While Knapp is not convinced that a lowered drinking age is the best route towards abating the problem, University of Maryland President C.D. Mote Jr. said he sees benefits in changing underage consumption laws. He signed the initiative after witnessing the effects of dangerous binge drinking in College Park, Md.

“My concern is for the health and safety of our students,” Mote wrote in a statement. “Alcohol use, and especially its abuse, is a health and safety threat to many University of Maryland students, just as it is to students at colleges and universities across the country.”

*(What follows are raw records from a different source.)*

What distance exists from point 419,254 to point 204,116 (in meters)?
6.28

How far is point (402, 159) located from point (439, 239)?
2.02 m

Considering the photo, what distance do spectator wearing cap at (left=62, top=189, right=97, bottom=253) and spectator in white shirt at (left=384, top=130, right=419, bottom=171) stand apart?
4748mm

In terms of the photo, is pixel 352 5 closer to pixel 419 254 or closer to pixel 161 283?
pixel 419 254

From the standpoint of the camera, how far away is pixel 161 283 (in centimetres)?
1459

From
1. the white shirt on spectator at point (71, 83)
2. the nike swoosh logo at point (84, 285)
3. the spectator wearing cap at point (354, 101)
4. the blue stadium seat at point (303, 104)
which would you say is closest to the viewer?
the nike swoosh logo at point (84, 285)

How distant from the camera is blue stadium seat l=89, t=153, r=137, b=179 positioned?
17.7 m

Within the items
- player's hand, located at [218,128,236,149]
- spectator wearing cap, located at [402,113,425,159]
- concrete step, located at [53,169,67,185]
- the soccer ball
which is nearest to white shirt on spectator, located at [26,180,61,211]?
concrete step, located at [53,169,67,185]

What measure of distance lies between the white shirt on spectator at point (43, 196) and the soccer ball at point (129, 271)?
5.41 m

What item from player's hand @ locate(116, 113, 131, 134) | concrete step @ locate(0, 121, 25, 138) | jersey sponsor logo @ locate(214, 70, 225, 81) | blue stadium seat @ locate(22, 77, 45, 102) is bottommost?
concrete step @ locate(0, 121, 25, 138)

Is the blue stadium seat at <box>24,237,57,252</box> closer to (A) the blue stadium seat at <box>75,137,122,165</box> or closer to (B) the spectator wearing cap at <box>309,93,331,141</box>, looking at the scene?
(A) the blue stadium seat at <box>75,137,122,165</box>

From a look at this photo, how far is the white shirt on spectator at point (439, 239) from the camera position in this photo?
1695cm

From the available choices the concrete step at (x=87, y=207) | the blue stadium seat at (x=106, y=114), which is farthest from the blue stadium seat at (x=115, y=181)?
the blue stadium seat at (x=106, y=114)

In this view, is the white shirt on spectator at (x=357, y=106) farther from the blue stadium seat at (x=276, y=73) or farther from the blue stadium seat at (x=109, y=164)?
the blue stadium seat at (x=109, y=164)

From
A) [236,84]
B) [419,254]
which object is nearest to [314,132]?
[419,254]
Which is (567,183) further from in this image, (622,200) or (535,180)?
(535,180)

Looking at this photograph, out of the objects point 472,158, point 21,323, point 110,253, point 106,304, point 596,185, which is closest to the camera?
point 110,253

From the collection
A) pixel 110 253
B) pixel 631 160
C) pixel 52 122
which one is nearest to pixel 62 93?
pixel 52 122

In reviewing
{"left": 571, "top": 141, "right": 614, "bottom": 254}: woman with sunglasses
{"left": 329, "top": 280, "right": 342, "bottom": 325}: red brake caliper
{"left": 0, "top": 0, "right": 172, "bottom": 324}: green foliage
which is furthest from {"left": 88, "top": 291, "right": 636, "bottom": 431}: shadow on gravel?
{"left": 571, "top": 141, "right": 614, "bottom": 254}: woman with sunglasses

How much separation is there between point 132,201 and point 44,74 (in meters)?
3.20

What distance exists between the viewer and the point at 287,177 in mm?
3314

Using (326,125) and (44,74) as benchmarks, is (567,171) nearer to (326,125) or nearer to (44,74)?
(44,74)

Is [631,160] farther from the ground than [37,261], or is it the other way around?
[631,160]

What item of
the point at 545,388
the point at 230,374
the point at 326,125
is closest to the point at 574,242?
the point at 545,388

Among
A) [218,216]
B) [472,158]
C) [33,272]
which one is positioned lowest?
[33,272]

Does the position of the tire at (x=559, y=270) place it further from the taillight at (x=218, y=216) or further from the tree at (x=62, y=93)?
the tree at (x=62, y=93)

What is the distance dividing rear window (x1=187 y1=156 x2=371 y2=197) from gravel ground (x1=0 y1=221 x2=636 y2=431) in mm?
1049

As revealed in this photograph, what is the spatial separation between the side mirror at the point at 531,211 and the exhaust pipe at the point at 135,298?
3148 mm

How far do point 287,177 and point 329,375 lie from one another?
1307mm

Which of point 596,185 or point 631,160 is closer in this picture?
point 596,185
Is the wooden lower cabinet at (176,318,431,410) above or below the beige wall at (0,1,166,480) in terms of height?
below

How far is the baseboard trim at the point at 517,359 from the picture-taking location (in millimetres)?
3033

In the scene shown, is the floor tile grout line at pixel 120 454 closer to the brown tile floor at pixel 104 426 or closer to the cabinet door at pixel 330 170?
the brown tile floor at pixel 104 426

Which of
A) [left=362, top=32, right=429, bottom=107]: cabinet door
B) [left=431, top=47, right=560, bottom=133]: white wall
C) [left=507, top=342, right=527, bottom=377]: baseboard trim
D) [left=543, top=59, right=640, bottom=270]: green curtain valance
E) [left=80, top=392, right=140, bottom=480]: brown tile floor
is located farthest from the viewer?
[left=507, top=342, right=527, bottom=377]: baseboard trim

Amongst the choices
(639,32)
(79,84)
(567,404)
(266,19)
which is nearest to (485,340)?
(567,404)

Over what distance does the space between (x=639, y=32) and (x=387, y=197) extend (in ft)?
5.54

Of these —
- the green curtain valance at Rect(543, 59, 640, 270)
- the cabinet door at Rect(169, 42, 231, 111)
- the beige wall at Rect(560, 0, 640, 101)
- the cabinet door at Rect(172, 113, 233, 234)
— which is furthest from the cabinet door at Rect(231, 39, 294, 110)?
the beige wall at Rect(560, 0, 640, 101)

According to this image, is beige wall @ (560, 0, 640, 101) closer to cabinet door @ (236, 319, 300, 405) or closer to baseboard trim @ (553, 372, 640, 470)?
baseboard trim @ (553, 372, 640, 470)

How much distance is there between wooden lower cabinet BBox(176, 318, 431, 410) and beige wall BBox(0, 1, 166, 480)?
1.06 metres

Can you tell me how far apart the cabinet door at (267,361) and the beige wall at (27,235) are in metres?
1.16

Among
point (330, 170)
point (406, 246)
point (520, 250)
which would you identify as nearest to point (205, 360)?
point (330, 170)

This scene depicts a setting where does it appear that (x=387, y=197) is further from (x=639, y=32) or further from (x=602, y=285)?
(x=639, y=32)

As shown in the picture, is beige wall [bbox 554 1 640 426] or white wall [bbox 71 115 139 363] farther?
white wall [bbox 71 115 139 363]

Grace Kronenberg, a spokesperson for the Amethyst Initiative, which takes its name from the ancient Greek words meaning “not intoxicated,” warns that the recent hype surrounding the petition has been skewed.

“Despite how this has been covered in the past week, this is not a legislative call to lower the drinking age,” Kronenberg said. “This is meant to open the discussion that has been going on for 25 years.”

She said this a “long term, no deadline initiative,” not a quick fix to the problem.

“We’ve been pleased to present a unified front who are courageous enough to speak up on this issue,” Kronenberg said. “But we know that this is a difficult decision for campus leaders, especially when under media scrutiny.”

GW sophomore Andrew Breest is the creator of the Facebook group called “1,000,000 Strong for the Amethyst Initiative: Lower the Drinking Age to 18.” After only one week, group members numbered more than 5,000 members nationwide.

Breest said the current drinking age “is clearly not working.”

He said, “I see that the (Amethyst Initiative) has the potential to help curb this dangerous activity of binge drinking not only at GW but at college campuses across the country.”